▸ **ВАШИ ЗАДАНИЯ**:
[1] Перечислите все конкретные промахи Кастанеды, которые называют его хулители в тексте ниже.
[2] Превратите в нумерованный список строки записей между строкой, содержащей "Of bbox(113, 502, 356, 600): shadow", и строкой, содержащей "0.81 meters", включительно. Пустые строки пропустите.

▸ **ТЕКСТ**:
▬▬▬▬▬▬

Выбрать главу

Неизвестно, насколько Кастанеда приблизился к этому идеалу, но ему удалось преуспеть в другой составляющей жизнесмертия — в стирании личной истории и пребывании за околицей видимого, в области объективного, где человека не уловить ни фотокамерой, ни магнитной пленкой, ни чем-либо иным, призванным время остановить, выудив воина из внеперсональной реки. Такая невидимость равна смерти при жизни, и отправленный в Мексику пепел не стал уничтожением тела. Пепел вообще не сказал ничего нового этой коже, костям и стремлению к всеприсутствующей анонимности. Он был в этом теле всегда — не предвестием неизбежного финиша, но в качестве актуальной инобытийственности. Просто в последние дни и недели его легкость обозначилась чуть заметней, развеянней, невесомей. Кастанеда умер, как жил, если считать, что помимо воинских троп безраздельного долга его волновала гармония пластики, облика и осанки.

Адепты нашли в нем посредника между мирами, вожатого в темных лучах подземелий и высокогорий, мага, чьи книги, повествуя об истине и ее формах, несли их в себе, были их доказательством и заветом. Инвективы и разоблачения врагов складываются в одиссею подложной судьбы и хитрого, в корыстных целях, обмана, вдвойне гадкого от настойчивости, с какой автор им пользуется. Согласно хулителям, он провирался во всем, что должен был помнить и знать назубок. Забыл об умении пумы взбираться на дерево, исказил чистый образ галлюциногенных грибов и растений, выказал столь грубую неосведомленность в ландшафте пустыни Сонора, что оставалось лишь вздрогнуть от нахлынувшего подозрения: он не был там никогда, и Дон Хуана не было тоже.

▬▬▬▬▬▬

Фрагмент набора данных
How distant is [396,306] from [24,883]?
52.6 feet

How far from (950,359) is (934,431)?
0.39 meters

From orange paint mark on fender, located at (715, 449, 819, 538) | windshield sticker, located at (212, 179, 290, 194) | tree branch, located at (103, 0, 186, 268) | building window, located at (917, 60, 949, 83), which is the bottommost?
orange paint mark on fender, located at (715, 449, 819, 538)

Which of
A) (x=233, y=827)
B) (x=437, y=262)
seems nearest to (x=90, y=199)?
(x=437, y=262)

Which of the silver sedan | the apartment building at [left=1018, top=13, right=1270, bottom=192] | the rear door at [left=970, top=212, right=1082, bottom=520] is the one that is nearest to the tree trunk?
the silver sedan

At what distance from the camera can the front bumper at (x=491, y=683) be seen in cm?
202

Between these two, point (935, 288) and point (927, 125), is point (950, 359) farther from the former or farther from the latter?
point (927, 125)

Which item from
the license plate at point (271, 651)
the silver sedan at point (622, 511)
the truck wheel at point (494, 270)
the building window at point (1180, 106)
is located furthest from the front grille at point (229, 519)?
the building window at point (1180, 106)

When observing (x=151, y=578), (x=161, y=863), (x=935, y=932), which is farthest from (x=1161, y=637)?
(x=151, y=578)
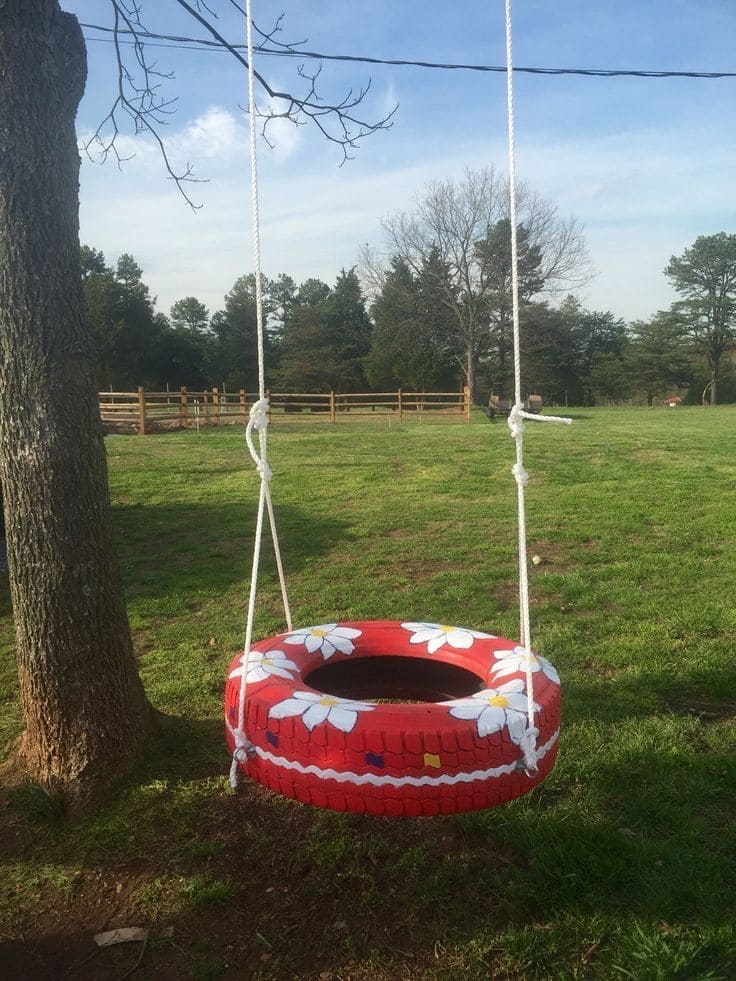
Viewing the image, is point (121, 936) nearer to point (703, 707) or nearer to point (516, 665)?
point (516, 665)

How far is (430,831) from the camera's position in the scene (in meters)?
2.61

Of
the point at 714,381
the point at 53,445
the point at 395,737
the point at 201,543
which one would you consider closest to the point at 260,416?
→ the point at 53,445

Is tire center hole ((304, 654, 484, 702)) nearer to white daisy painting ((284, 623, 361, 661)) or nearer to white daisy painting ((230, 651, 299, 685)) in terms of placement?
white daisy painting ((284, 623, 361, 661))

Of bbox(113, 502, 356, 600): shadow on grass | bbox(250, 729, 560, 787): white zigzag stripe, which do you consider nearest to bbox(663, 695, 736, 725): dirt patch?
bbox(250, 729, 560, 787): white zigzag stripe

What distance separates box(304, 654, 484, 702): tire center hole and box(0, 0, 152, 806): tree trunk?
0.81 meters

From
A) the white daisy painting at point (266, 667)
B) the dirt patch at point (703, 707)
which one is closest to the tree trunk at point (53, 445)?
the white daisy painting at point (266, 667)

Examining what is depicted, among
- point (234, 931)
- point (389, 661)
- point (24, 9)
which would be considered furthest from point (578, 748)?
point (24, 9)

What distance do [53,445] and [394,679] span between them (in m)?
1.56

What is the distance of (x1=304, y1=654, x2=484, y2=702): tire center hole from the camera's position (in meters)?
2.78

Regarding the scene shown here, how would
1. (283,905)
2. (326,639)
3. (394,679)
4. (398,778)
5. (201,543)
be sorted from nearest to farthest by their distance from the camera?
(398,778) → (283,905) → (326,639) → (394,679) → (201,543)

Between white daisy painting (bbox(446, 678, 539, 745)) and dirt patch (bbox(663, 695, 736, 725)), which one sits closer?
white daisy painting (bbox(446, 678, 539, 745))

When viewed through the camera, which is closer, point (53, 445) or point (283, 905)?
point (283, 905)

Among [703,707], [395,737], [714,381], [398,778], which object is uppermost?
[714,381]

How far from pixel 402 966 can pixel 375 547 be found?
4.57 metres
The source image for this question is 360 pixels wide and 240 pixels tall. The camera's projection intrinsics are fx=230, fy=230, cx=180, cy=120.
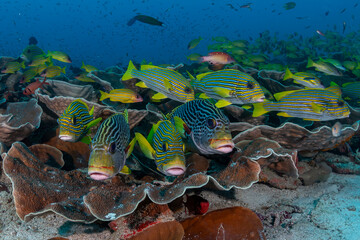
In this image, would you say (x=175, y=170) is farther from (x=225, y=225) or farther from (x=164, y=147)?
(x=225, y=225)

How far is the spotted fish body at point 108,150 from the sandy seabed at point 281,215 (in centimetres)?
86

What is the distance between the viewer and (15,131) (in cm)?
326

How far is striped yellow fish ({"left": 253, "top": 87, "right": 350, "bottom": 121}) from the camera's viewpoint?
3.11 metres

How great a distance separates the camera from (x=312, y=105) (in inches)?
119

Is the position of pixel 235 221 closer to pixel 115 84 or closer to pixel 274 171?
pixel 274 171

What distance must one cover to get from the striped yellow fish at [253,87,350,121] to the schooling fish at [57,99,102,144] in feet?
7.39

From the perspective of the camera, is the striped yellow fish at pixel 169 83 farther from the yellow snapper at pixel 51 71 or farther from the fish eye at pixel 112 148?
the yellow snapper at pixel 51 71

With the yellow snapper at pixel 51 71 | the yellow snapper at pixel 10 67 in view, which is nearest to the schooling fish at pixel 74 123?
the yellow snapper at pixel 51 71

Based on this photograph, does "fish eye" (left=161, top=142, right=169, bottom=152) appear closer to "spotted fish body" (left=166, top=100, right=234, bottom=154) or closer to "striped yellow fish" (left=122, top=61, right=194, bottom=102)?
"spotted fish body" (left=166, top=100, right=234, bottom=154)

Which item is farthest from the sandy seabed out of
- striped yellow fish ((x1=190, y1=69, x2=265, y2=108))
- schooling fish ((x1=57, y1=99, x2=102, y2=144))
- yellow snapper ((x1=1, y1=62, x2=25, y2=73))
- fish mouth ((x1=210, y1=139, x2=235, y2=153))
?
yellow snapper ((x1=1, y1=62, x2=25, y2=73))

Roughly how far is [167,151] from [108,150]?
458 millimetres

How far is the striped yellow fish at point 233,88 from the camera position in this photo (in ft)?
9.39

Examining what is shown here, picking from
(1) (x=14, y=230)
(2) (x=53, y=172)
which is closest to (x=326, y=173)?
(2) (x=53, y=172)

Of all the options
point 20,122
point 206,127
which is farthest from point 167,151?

▬▬▬▬▬▬

▸ **ОТВЕТЫ ПО ЗАДАНИЯМ**:
[1]
1. Он забыл об умении пумы взбираться на дерево.
2. Он исказил чистый образ галлюциногенных грибов и растений.
3. Он выказал грубую неосведомленность в ландшафте пустыни Сонора.

[2]
1. Of bbox(113, 502, 356, 600): shadow on grass | bbox(250, 729, 560, 787): white zigzag stripe, which do you consider nearest to bbox(663, 695, 736, 725): dirt patch?
2. bbox(250, 729, 560, 787): white zigzag stripe
3. What distance separates box(304, 654, 484, 702): tire center hole and box(0, 0, 152, 806): tree trunk?
4. 0.81 meters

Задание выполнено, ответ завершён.